Computer science degrees are all about information – how to store it, transmit it and process it electronically.
Computer science is considered by many of its practitioners to be a foundational science - ie. one which makes other knowledge and achievements possible.
The possibilities that have been opened up by computer science experts permeate every aspect of modern life. Look at mobile phones, satellite navigation, the internet; it’s easy to forget just how sophisticated these now everyday objects are.
Choose a computer science degree, and you could be working at the forefront of the next great technological innovations. You're also likely to find your skills in high demand across many different industries, with the potential for high earnings.
However, this is definitely not an easy option - and gaining a place on a computer science course is often highly competitive. Be ready to demonstrate technical knowledge and proficiency, combined with passion for the subject.
If you make the cut, you will begin by acquiring a basic grounding in algorithms, programming, and organizing data, with a smattering of essential mathematics. You will then be able to choose from a raft of computer science specializations, which in turn open up a whole host of careers.
Computer science specializations
Given the widespread nature of computer technologies in today's society, it shouldn't be surprising to find there are many different computer science specializations. Some of the possible tracks within computer science degrees include:
This is the use of computers to render still or moving two or three dimensional images. Computer graphics has applications outside of the traditional remit of computer science – think architecture or product design – as well as things like computer games design
Programming language theory
Though programming is often treated as a means rather than an end, it is a key area of study. Programming language theory is an interdisciplinary specialization, incorporating elements from subjects such as mathematics and linguistics.

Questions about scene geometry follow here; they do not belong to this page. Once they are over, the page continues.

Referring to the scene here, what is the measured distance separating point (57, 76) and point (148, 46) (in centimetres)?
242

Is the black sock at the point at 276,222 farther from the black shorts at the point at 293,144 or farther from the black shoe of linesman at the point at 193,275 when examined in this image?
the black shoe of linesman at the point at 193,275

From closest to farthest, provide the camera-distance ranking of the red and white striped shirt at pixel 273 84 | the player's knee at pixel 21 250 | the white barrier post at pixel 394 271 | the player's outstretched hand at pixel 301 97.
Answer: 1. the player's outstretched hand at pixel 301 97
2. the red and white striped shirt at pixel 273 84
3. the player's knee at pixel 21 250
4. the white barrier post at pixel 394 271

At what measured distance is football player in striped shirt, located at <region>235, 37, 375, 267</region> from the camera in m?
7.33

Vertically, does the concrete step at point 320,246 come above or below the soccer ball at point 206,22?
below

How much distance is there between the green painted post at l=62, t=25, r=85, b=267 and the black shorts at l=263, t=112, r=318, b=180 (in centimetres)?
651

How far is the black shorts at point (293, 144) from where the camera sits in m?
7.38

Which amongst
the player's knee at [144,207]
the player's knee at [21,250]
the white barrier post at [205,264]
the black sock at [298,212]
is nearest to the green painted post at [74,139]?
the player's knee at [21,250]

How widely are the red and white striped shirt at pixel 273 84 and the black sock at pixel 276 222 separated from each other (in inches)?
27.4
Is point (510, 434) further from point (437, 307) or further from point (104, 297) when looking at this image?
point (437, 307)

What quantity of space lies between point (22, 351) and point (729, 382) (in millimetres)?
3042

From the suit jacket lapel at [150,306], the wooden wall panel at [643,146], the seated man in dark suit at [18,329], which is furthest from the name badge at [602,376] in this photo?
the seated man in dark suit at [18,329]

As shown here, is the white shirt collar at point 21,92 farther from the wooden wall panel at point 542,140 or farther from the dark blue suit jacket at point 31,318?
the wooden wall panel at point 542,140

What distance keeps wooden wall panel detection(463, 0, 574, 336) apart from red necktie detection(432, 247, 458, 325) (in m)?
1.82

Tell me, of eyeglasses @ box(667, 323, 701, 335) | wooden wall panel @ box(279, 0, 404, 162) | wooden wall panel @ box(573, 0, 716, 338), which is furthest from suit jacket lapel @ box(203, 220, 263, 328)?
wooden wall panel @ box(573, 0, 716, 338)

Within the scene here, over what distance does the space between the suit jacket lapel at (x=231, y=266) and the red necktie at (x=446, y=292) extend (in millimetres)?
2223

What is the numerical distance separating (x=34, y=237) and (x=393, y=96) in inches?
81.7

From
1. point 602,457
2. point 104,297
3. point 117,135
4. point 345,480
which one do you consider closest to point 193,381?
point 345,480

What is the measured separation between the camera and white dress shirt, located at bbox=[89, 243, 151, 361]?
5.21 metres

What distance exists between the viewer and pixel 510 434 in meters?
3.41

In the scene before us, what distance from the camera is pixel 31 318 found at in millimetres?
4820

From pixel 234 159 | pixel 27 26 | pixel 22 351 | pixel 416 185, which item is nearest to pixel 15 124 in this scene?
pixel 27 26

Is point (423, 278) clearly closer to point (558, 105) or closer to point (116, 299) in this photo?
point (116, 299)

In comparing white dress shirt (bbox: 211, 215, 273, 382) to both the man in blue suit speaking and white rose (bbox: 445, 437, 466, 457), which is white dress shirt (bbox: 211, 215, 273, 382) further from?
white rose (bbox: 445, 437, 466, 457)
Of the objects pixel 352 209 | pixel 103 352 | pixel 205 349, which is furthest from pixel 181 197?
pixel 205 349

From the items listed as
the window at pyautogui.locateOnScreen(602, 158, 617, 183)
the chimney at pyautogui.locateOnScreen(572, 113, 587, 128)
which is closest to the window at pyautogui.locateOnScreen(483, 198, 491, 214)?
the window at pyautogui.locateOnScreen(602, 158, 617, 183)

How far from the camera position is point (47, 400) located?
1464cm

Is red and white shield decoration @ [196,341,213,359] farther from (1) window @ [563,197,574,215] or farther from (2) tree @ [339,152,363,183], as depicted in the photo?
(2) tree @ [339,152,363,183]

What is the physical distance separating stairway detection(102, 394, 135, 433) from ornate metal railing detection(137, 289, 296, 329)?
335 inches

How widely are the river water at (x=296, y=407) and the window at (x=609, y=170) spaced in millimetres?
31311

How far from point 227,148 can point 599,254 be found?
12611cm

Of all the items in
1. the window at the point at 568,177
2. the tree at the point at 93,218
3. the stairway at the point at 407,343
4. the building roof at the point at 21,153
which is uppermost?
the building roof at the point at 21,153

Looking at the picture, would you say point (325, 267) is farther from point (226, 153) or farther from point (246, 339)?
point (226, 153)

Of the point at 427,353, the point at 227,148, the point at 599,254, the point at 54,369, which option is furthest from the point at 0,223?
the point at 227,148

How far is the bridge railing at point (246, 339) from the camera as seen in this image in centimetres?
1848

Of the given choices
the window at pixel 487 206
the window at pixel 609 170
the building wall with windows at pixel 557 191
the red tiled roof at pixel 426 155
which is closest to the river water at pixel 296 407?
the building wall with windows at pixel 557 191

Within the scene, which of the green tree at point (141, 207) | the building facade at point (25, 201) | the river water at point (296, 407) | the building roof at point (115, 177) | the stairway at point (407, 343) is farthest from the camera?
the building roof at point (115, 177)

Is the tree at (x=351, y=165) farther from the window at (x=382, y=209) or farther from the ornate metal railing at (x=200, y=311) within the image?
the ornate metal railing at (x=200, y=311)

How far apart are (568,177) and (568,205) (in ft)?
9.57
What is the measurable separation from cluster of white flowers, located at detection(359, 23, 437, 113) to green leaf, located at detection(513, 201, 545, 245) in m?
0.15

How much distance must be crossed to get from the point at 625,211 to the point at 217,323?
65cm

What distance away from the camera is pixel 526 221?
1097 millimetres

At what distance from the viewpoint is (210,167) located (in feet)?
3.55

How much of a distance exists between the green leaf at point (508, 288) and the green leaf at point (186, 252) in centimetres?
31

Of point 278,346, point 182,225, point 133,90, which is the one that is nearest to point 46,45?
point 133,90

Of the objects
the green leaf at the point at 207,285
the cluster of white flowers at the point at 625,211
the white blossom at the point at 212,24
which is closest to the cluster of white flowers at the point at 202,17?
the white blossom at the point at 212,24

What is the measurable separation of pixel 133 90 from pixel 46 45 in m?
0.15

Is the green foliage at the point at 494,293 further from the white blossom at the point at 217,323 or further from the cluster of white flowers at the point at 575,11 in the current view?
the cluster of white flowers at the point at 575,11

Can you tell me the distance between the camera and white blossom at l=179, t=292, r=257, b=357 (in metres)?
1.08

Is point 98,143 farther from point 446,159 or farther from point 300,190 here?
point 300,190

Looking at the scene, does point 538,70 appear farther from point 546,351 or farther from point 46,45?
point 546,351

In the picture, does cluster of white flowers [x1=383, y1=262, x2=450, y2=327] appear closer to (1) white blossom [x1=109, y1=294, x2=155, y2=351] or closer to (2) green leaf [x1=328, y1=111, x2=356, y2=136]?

With technology coming to play a greater and greater part in our lives, human-computer interaction is becoming increasingly important. The wheel of an iPod, the motion sensing devices of modern games consoles, and augmented reality applications on smart phones are examples of innovations in this field, making changes to the way we use our gadgets.
Sometimes incorporating artificial intelligence, robotics is the development of mechanical devices to perform tasks more efficiently than a human could (or tasks that a human could not do). Unsurprisingly, there is much crossover with engineering.
This is the study of existing computer systems with a view to improving them by making them more efficient, user friendly and generally fit for purpose. Specializing in systems analysis could lead to a career in consultancy.
Computer science careers
One of the most appealing things about computer science degrees? In our increasingly technological era, employers will virtually be fighting over you, and computer science careers seem likely to continue to grow in scope and demand.
In the UK, for instance, 1 in 20 workers are now employed in IT and telecoms – a field for which computer science graduates are particularly well suited – and there is still further demand, with computer science graduates enjoying one of the lowest unemployment levels in the country.
Meanwhile in Australia there are more vacancies for ICT professionals than for business, finance and human resources professionals put together.
Computer science jobs
Computer programmers are always in demand, from established and new companies alike. And as more and more aspects of our modern lives become computerized it seems unlikely that computer science jobs will be drying up too soon.
The Association for Computing Machinery identifies a raft of potential career paths. For example, there is designing and implementing software, a path has changed a lot in recent years, with web development mobile computing coming to the fore.
You might also work in an academic or industrial research capacity, coming up with new ways in which we might use computers. Or you could work in planning and managing organizational technology infrastructure.
This final career is best suited to candidates who specialize in information technology, as modern courses in this field tend to focus on this area.
There’s plenty of scope for using your knowledge in an entrepreneurial capacity, and there are plenty of non-computer science jobs graduates might take up. Teaching, management and general IT roles are some examples.